Ilustração: Marcos Garuti
Ilustração: Marcos Garuti

C I N C O
P O E M A S
E M  P R O S A

por Fernando Paixão
 

DEBAIXO DAS ÁRVORES

Debaixo das árvores procuro o ponto
intenso, ponho-me a espiralar sobre a cidade,
perfurando. Mecânica imaginada.
Em volta, percebo um casario duvidoso,
inesperada aparição da mulher.
Dilatam-se os pulmões das casas e das cores.
Em resvalo, a curva do teu nome: rabisco no
vale da luz.
Como quem afaga os gatos ou maneja hábitos
nos bolsos — volto ao calor dos teus ombros.

 

O VELHO BÊBADO

Velho bêbado e a bengala, único sinal a
deparar na estrada. Atravessa a noite, coleciona
qualidades oníricas.
Levanta a bengala e a voz, não se sabe se
ameaça ou clama.
Surge do escuro, bicho corcunda:
— Procuro um caminho de pedras.
Vou seguir por ele.
Toda a dificuldade é a noite, o livro dos passos
embaralhando direções, pastosa velhice
cegando o olho da bengala.
Persistente, o velho retoma a meada e
apruma os ombros.
Desce a ladeira, à procura do caminho.

 

OS MAPAS

A mulher louca trazia no corpo um mapa
abrupto. Muita história litoral a ser percorrida,
deitada na cama em uma evaporação de anos.
Pedra dentro de pedra, esquecia-se de quem
batia à porta.
O mapa existia por debaixo das roupas.
Todas as manhãs voltava o cheiro daquele
homem de há tantos anos — lembrança. Tirava
do passado a continuação daquela história,
resumida a cubículo tão estreito.
Quando ele lhe ofereceu uma caixinha de
vidro, disse:
— Já não será possível você me esquecer.


ENTRE LOUÇAS

Aros de louças espinhosas, outras valises onde
o tempo se acomoda — basta um sinal.
O pano jogado no quarto — a lembrança do
gato que morreu ali, agonizando dias em febre,
a girar: existo!
Aceito a passagem do cometa repentino, as
mãos entre cinzas.

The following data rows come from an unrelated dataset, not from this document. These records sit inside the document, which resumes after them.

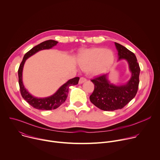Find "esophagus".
Instances as JSON below:
<instances>
[{"mask_svg":"<svg viewBox=\"0 0 160 160\" xmlns=\"http://www.w3.org/2000/svg\"><path fill=\"white\" fill-rule=\"evenodd\" d=\"M86 81H87V79H86L85 78L81 77V78H80V80H79V83H80V84H82V83H83V82H86Z\"/></svg>","mask_w":160,"mask_h":160,"instance_id":"34e87169","label":"esophagus"}]
</instances>
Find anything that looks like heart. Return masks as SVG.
<instances>
[{"instance_id":"heart-1","label":"heart","mask_w":160,"mask_h":160,"mask_svg":"<svg viewBox=\"0 0 160 160\" xmlns=\"http://www.w3.org/2000/svg\"><path fill=\"white\" fill-rule=\"evenodd\" d=\"M115 60V54L110 49L102 48L88 49L83 51L78 57V63L84 70L94 75L106 72Z\"/></svg>"}]
</instances>
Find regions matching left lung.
Returning a JSON list of instances; mask_svg holds the SVG:
<instances>
[{
	"label": "left lung",
	"mask_w": 160,
	"mask_h": 160,
	"mask_svg": "<svg viewBox=\"0 0 160 160\" xmlns=\"http://www.w3.org/2000/svg\"><path fill=\"white\" fill-rule=\"evenodd\" d=\"M118 61L125 59L128 64L131 77L127 83L117 85L108 80V73L91 80L94 90L90 96L93 104L104 111H115L123 108L138 92L139 83L140 67L135 55L121 44L115 42Z\"/></svg>",
	"instance_id": "1"
}]
</instances>
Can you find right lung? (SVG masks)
<instances>
[{"label": "right lung", "mask_w": 160, "mask_h": 160, "mask_svg": "<svg viewBox=\"0 0 160 160\" xmlns=\"http://www.w3.org/2000/svg\"><path fill=\"white\" fill-rule=\"evenodd\" d=\"M58 43V42L56 40H49L36 45L25 54L23 59H22V61L19 67L18 78L21 94L22 98L30 105L37 109L52 110L58 108L66 101L68 97V92H69L70 87L78 84L80 79L79 77H75L69 80L61 85L54 94L47 98H36L30 94V92H28V91L25 88L23 83H22V70H23L26 60L40 51L52 49L57 45Z\"/></svg>", "instance_id": "add662e5"}]
</instances>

O gato morreu siderado
aos próprios olhos — mas os objetos ainda
divergem. Setas frias.


ROSA MÍSTICA

Rosa apenas, rosa em penas, arma furiosa de
carícias, apenas rosa, no que de oblíquo pode ter
qualquer volúpia, qualquer memória aberta no
segredo, sagrada boca intrínseca, intrigante, há
longos tempos fincada no seio das palavras como
uma bola de mel, numerosas vezes flagrada em
seu desabrochar, em seu namoro com o vento, esta
rosa, vermelha, negra e da cor da mão acordada,
presença que se multiplica no fundo branco destas
letras, rosa que dança com as pétalas.



Fernando Paixão é escritor e professor de literatura brasileira na Universidade de São Paulo. Publicou em 2015 o livro de poemas Porcelana Invisível, pela Cosac Naif.